In a recent study on rats, complete diets produced from three cultivation systems were compared on a range of health biomarkers, and notable differences appeared with regard to IgG levels(1). In order to chase this result, the objective of the present study was to develop an oral tolerance model in rats for comparison of diets composed of ingredients from different organic and conventional cultivation systems with regard to immunological responses.
The oral tolerance model was designed to test if oral tolerance could be developed in suckling rat pups after provision of an antigen to the dam(2). Three treatment groups of lactating rats with two dams in each group were established. In two groups, OVA (ovalbumine, 200 mg/d/dam) was administered to the drinking water during day 10–16 of the lactating period, and the litter size of each dam consisted of either four or eight pups (+OVA/4 pups and +OVA/8 pups, respectively). The third group was given regular tap water, and had four pups per dam (−OVA/4 pups). To test if oral tolerance was induced, the pups were immunized post-weaning with OVA (80 μg/μl complete Freunds adjuvant/isotonic NaCl (1:1)/rat) and boosted with OVA (80 μg/μl incomplete Freunds adjuvant/isotonic NaCl (1:1)/rat). Blood samples were drawn from week 3 to 11. An ELISA protocol was established for measuring anti-OVA IgG in plasma.

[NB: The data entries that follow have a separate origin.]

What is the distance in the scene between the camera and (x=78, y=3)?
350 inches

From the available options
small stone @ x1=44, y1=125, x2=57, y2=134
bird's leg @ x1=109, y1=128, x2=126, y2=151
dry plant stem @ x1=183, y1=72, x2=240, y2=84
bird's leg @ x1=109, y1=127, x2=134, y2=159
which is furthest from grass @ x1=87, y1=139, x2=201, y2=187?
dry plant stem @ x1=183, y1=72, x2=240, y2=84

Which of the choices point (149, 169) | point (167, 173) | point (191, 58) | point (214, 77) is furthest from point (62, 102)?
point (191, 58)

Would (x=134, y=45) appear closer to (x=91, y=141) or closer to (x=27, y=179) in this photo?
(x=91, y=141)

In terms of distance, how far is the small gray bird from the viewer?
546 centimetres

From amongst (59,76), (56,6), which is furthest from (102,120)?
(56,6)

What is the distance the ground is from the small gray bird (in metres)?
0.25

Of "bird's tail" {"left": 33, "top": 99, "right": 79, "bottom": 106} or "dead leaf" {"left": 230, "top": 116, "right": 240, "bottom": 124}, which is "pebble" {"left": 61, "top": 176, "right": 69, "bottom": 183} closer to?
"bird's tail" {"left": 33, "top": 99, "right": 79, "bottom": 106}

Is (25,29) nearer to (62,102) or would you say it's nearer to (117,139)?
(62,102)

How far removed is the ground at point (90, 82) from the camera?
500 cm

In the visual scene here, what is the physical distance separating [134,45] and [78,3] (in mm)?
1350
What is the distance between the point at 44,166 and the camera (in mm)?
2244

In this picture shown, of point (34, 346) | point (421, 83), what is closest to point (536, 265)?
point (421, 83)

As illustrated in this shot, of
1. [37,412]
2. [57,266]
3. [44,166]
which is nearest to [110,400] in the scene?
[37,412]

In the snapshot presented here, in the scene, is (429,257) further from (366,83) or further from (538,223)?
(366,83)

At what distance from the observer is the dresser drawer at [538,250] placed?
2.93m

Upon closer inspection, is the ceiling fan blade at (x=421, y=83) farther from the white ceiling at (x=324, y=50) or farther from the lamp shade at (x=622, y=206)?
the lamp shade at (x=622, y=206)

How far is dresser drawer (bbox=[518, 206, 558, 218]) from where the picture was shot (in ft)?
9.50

At week 11, the –OVA/4 pups group had developed a higher anti-OVA IgG titre (4.6±3.94) than the +OVA/4 pups and +OVA/8 pups groups (2.32±1.36 and 3.23±2.62, respectively), indicating an induction of tolerance in +OVA/4 pups and +OVA/8 pups. However, this effect was not statistically significant (P≥0.2951), probably due to the low number of dams/pups in each group, and large individual variation. The variation might be due to difficulties in controlling the OVA intake of the dams, and also the weight difference of the pups (gender difference) at immunisation. In conclusion, the oral tolerance model requires some optimisation, i.e., more animals and proper body weight adjustment of the OVA administration, before its application in immunonutrition studies.